Begin

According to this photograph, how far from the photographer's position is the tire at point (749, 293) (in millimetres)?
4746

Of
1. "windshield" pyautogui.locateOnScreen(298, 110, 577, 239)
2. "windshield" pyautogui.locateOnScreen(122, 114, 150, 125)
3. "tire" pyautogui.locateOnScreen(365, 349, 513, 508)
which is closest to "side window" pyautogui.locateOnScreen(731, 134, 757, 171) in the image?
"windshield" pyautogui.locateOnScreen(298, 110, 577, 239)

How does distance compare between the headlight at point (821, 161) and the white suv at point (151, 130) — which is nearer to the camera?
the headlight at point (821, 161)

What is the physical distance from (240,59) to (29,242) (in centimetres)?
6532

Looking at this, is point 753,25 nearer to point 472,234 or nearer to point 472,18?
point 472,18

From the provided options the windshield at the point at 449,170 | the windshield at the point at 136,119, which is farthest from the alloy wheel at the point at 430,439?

End

§ **WORK REQUIRED**
Every line above should be written out again exactly as it stands.

§ **SOLUTION**
According to this photograph, how far from the photographer's position is the tire at point (749, 293) (in millimetres)?
4746

Of
1. "windshield" pyautogui.locateOnScreen(298, 110, 577, 239)
2. "windshield" pyautogui.locateOnScreen(122, 114, 150, 125)
3. "tire" pyautogui.locateOnScreen(365, 349, 513, 508)
which is closest to "side window" pyautogui.locateOnScreen(731, 134, 757, 171) in the image?
"windshield" pyautogui.locateOnScreen(298, 110, 577, 239)

How does distance compare between the headlight at point (821, 161) and the white suv at point (151, 130) — which is nearer to the camera?
the headlight at point (821, 161)

What is the physical distance from (240,59) to (29,242) (in centimetres)?
6532

Looking at this, is point 753,25 nearer to point 472,234 or nearer to point 472,18?
point 472,18

From the provided options the windshield at the point at 449,170 | the windshield at the point at 136,119, which is farthest from the alloy wheel at the point at 430,439?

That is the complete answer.